The main issue is what has been called greenwashing where green bonds have been raised for projects that are at best “grey areas” on the green scale. A green bond prospectus is often mainly filled with generalities sufficient to comply with the relevant guidelines, and like Nigeria’s, may just state the general types of projects or activities to be undertaken without specifying details.
As such, it is difficult to verify the green credentials of the project, and this often has to be done by a third-party. For example, Nigeria hired DNV GL to do so. Finally, there is the monitoring problem, i.e. figuring out if the procedures and promises set out in the framework or prospectus were followed.

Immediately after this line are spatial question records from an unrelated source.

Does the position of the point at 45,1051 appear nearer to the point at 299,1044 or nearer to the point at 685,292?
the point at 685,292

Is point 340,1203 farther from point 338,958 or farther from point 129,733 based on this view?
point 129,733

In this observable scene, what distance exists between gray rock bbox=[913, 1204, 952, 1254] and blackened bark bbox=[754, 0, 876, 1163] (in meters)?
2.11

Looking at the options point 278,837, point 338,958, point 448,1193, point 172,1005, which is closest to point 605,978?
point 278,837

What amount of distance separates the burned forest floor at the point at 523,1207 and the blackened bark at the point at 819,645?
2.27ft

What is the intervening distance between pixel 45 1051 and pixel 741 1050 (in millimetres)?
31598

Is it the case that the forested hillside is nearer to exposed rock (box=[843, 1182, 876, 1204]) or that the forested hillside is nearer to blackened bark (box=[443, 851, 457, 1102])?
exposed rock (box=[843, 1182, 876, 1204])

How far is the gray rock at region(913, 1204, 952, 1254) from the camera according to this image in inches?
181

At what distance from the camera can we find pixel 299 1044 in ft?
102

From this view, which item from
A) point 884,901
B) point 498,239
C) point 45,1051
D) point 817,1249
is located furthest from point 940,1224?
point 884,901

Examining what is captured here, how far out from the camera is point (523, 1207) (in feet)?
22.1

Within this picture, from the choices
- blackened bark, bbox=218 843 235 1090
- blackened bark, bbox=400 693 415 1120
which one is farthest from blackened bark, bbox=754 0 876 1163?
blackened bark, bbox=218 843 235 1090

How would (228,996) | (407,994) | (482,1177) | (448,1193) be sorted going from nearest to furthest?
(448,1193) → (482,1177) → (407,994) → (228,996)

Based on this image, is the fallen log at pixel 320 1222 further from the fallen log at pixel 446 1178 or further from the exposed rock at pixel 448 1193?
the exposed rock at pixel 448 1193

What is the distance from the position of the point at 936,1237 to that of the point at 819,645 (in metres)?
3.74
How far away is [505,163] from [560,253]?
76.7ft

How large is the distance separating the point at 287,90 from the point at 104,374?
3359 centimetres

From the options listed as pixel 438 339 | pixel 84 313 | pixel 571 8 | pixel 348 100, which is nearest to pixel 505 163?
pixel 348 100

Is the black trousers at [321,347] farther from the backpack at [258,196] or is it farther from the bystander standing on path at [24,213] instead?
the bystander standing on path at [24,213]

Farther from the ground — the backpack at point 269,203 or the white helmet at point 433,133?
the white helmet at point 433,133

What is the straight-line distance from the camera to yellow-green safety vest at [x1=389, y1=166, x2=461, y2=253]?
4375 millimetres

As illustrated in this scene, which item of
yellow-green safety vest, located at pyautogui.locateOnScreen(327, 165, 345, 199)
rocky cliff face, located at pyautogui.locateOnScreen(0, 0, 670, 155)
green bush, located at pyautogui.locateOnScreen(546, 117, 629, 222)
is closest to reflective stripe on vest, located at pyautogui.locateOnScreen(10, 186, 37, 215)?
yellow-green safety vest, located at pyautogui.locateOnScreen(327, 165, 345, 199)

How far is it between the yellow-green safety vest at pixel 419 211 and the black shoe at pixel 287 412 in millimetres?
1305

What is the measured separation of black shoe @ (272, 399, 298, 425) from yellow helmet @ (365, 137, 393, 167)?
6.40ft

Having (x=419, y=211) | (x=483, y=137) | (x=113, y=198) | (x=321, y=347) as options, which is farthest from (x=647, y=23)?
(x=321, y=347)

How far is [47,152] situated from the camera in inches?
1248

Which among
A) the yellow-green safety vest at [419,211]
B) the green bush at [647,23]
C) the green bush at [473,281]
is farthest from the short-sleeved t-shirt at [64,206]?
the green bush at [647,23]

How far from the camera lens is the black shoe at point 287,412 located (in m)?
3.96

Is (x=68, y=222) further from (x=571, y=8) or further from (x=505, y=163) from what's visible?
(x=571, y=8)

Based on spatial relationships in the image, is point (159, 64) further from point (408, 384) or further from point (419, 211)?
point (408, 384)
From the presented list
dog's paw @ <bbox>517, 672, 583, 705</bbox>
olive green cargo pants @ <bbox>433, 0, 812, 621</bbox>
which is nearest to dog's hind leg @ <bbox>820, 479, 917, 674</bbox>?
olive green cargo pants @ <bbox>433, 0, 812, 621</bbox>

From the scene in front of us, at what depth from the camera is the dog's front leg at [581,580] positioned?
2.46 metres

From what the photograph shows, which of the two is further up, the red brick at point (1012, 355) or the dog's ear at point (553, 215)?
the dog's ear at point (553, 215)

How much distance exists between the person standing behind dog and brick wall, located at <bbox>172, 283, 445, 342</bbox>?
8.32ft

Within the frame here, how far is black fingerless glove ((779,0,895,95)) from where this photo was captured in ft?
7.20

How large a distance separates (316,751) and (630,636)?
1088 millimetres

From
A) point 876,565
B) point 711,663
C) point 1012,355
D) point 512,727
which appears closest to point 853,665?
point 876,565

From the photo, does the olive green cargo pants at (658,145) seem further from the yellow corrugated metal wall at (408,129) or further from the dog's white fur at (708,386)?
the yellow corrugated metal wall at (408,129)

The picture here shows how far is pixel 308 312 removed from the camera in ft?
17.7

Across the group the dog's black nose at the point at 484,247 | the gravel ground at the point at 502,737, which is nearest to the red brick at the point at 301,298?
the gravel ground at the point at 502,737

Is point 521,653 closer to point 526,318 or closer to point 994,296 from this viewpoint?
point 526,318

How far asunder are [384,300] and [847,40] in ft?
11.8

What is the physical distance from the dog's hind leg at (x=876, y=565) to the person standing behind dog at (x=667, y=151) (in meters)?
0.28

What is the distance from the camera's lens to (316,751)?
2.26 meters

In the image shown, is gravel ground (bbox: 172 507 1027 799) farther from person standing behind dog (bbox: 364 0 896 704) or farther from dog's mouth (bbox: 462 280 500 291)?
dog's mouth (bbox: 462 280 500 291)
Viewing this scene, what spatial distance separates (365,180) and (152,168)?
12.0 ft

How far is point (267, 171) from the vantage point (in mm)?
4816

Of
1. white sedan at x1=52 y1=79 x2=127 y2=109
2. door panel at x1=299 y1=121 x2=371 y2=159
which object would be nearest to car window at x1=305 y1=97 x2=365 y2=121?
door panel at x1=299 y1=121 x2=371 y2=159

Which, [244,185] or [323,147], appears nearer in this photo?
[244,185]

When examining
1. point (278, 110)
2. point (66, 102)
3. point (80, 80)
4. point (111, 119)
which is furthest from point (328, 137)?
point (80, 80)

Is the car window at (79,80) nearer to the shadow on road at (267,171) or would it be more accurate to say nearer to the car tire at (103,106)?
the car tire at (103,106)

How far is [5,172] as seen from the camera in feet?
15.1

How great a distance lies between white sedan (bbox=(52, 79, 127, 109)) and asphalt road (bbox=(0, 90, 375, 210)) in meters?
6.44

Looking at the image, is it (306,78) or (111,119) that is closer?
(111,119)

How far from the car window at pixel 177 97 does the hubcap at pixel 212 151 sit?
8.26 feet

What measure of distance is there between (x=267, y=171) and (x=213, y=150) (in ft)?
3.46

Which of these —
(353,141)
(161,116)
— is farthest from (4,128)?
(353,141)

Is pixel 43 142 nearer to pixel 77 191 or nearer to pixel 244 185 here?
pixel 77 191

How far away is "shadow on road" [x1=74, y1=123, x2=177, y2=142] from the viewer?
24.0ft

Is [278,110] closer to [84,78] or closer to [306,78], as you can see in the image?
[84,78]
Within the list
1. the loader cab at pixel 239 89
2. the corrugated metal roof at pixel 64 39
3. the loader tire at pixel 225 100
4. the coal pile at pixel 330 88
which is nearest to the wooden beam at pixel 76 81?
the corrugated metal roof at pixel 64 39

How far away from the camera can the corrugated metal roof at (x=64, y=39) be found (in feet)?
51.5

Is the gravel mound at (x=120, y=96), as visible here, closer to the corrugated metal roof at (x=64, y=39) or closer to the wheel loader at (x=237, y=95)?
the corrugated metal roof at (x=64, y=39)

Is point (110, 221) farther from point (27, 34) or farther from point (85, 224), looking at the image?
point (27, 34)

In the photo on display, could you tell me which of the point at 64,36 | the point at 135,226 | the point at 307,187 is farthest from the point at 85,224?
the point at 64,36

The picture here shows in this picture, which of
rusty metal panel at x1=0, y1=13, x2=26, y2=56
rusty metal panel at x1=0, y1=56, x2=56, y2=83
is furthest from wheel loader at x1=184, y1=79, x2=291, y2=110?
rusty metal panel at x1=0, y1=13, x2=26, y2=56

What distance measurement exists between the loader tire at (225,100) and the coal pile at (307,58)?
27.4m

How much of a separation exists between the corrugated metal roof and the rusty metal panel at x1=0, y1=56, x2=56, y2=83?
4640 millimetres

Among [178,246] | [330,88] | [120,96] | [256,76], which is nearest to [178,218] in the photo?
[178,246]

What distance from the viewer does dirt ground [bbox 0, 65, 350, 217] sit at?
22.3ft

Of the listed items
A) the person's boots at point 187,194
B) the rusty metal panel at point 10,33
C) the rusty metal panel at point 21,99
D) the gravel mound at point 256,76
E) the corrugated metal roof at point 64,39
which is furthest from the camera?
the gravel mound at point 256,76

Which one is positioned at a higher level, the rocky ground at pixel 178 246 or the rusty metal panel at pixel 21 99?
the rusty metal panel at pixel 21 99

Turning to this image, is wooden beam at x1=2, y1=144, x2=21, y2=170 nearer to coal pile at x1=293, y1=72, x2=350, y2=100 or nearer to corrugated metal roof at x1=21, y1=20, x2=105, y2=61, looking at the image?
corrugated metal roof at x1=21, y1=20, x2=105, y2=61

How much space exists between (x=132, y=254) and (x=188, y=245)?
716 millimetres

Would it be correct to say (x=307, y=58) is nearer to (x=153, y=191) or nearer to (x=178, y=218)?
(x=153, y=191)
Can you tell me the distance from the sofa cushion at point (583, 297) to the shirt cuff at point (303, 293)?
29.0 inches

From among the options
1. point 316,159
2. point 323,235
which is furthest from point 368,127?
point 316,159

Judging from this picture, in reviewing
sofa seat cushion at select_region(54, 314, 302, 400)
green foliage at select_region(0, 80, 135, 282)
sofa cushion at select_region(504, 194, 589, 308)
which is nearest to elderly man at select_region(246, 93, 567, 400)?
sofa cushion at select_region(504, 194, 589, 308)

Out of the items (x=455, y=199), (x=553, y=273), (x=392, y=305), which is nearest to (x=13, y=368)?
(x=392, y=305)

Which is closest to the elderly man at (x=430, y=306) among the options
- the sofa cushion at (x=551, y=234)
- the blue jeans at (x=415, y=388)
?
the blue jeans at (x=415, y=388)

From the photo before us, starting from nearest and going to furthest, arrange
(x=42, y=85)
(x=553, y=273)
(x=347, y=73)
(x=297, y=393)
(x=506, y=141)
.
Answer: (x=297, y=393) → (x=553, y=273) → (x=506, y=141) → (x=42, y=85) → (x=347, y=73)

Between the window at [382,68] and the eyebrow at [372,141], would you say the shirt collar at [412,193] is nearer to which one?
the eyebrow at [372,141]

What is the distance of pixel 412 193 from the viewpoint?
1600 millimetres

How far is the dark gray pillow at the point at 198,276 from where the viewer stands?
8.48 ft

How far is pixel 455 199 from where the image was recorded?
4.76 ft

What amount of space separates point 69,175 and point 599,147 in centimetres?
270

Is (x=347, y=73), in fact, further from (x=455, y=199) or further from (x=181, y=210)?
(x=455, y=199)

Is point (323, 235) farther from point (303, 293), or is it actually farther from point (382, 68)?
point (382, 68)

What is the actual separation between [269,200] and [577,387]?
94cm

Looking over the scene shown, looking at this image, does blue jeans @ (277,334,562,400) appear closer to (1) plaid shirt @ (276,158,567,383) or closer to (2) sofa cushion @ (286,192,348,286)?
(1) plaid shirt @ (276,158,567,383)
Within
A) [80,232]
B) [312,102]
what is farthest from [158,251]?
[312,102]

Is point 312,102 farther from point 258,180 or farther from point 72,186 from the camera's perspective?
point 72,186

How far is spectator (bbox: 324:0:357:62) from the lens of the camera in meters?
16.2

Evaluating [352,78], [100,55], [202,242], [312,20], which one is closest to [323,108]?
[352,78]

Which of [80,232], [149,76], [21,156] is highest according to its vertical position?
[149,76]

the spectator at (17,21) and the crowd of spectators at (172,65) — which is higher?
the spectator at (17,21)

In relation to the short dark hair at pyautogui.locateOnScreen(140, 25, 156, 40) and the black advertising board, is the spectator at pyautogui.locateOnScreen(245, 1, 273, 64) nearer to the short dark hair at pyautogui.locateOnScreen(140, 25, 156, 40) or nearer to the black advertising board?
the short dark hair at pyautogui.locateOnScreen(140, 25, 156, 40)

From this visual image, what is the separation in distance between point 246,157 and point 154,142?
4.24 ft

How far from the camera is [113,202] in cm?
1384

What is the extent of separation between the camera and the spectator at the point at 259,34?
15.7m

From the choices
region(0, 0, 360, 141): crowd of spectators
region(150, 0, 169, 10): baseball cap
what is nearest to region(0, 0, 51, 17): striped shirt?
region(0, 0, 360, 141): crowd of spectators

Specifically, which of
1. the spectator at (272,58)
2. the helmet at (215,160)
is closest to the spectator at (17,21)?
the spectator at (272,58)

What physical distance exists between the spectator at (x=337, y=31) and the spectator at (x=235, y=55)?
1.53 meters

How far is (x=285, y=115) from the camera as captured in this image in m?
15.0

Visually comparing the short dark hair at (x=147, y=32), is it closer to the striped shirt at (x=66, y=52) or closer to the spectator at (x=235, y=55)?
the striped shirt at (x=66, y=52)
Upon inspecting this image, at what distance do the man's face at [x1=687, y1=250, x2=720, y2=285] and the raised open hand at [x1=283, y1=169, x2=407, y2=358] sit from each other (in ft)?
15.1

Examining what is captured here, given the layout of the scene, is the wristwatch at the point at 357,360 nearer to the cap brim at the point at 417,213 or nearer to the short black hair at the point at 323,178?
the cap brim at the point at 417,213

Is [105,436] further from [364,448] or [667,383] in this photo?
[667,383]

From an investor’s perspective, the primary concern with green bonds is their unfamiliarity and illiquidity. For example, an investor that purchased some of Nigeria’s green bonds would be very lucky to find any willing buyer should she wish to offload the bond.
The Future of Green Bonds
The Climate Bonds Initiative’s official estimate is for $250-300 billion of new green bonds. Given the strong market interest, the green bond movement is inspiring a race on the African continent.
On July 2017, the City of Cape Town raised $76 million for a green bond which got a subscription of $304 million within just two hours. This is the same city that nearly ran out of water.
Kenya is now positioning to do the same, according to Geoffrey Mwau, Director-General of the Kenyan Treasury, who explained that the country is setting up a framework to issue a green bond for the 2018/19 fiscal year.
The excitement about the potential of green bonds is infectious. Earlier this year, FMDQ partnered with the Climate Bonds Initiative and Financial Sector Deepening Africa on a 3-year green bond market development program. The aim, presumably, would be to boost the number and size of green bond issuances. But the emphasis on the quantity of green bonds causes us to overlook the quality of these green bonds. The green finance community must move beyond financing activities with a “green” label on the cover and begin to demand accountability in green projects around the world.